Passage provided
--------------------
One man's commonsense regulation is another man's cost
One man's commonsense regulation is another man's cost
Photo by John Moore/Getty Images

Commonsense is a buzzword that politicians like to throw around, but one man's commonsense is another man's burden. Countries all over the world go through periods, usually during times of great economic growth, where regulation is viewed as a sin that inhibits economic growth instead of an attempt to force businesses to recognize the costs they might displace onto their workers, communities, the environment, and so on. During these times, people advocate for "commonsense regulation," but what happens is all regulation tends to be undermined while regulators grow negligent in their responsibilities. As such, we need to actually question what is meant by "commonsense regulation."

When Chile experienced an earthquake 500 times more powerful than the devastating 2010 tremor that leveled Port-Au-Prince weeks earlier, the world was forced to face the reality that the poor are more likely to die in a natural disaster than the rich, despite the magnitude of the crisis, due to poor construction and weak, unenforced regulation. As such, we must learn from the Chilean and Haitian earthquakes the importance of regulation. North America has many geographic regions similar to Chile in terms of earthquake potential, but we have also experienced a similar political dynamic in recent years. Unlike Haiti, Chile has grown accustom to major tremors, thus its building codes are, at least, as strict as the US and Japan; however, a wave of anti-regulationism may lead to many newer buildings collapsing during a future powerful quake.

Buildings are technologies composed of several little technologies. Like all technologies, their quality depends largely upon the business models behind their design, marketing, and distribution. During the 2009 Padang Earthquake, as well as the 2008 Sichuan Earthquake, the most modern buildings collapsed, leaving only older structures standing. From Chile to China, good economic times have lead to deregulation and weak regulatory oversight just as it has in the United States. While a push for better regulation of the banking industry in the face of the Great Recession resulted in reforms and the Deep Horizon oil spill lead to a review of policies, the rotten fruits of weak regulation have not been realized in the US construction industry, so far.
--------------------
Supplied data

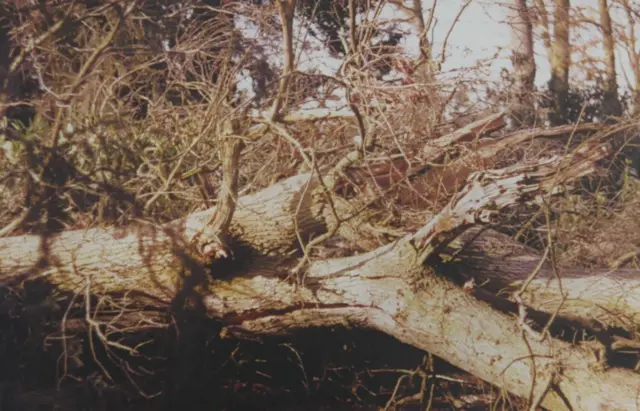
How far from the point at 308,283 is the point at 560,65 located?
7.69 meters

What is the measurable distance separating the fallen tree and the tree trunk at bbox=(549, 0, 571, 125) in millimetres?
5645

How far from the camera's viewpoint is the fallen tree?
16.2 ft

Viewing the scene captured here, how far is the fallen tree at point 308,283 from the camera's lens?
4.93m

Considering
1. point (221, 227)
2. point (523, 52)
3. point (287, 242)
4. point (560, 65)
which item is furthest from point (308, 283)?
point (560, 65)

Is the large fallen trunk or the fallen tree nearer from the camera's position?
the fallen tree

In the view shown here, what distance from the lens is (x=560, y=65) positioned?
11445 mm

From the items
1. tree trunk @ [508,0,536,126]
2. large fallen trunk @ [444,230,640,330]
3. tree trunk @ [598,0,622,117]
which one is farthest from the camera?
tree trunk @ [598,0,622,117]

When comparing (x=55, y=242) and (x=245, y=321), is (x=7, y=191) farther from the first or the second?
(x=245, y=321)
--------------------
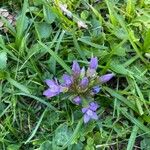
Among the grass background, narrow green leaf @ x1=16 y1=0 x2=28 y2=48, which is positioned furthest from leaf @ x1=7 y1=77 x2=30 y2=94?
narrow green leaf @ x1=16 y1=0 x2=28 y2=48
--------------------
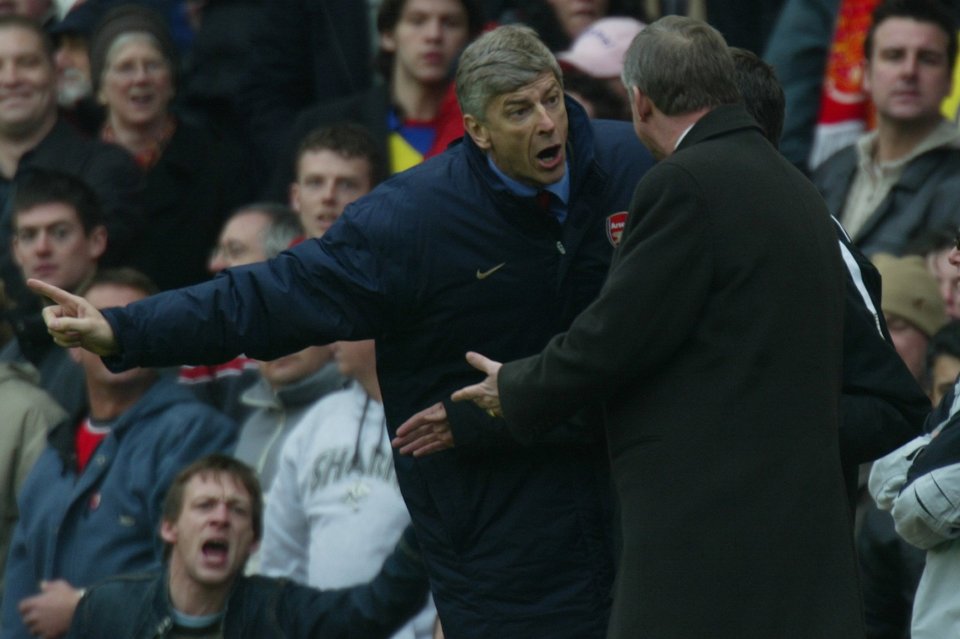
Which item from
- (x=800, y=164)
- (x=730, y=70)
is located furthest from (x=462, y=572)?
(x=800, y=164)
--------------------
Task brief
Summarize the passage on commonsense regulation in three sentences.

Answer in full
The passage argues that the meaning of "commonsense regulation" must be questioned, because in times of great economic growth regulation is viewed as a sin, all regulation tends to be undermined, and regulators grow negligent. It presents the Chilean and Haitian earthquakes as lessons in the importance of regulation, observing that the poor are more likely than the rich to die in a natural disaster because of poor construction and weak, unenforced regulation. It further notes that the most modern buildings collapsed in the 2009 Padang and 2008 Sichuan earthquakes, and that the consequences of weak regulation have not yet been realized in the US construction industry.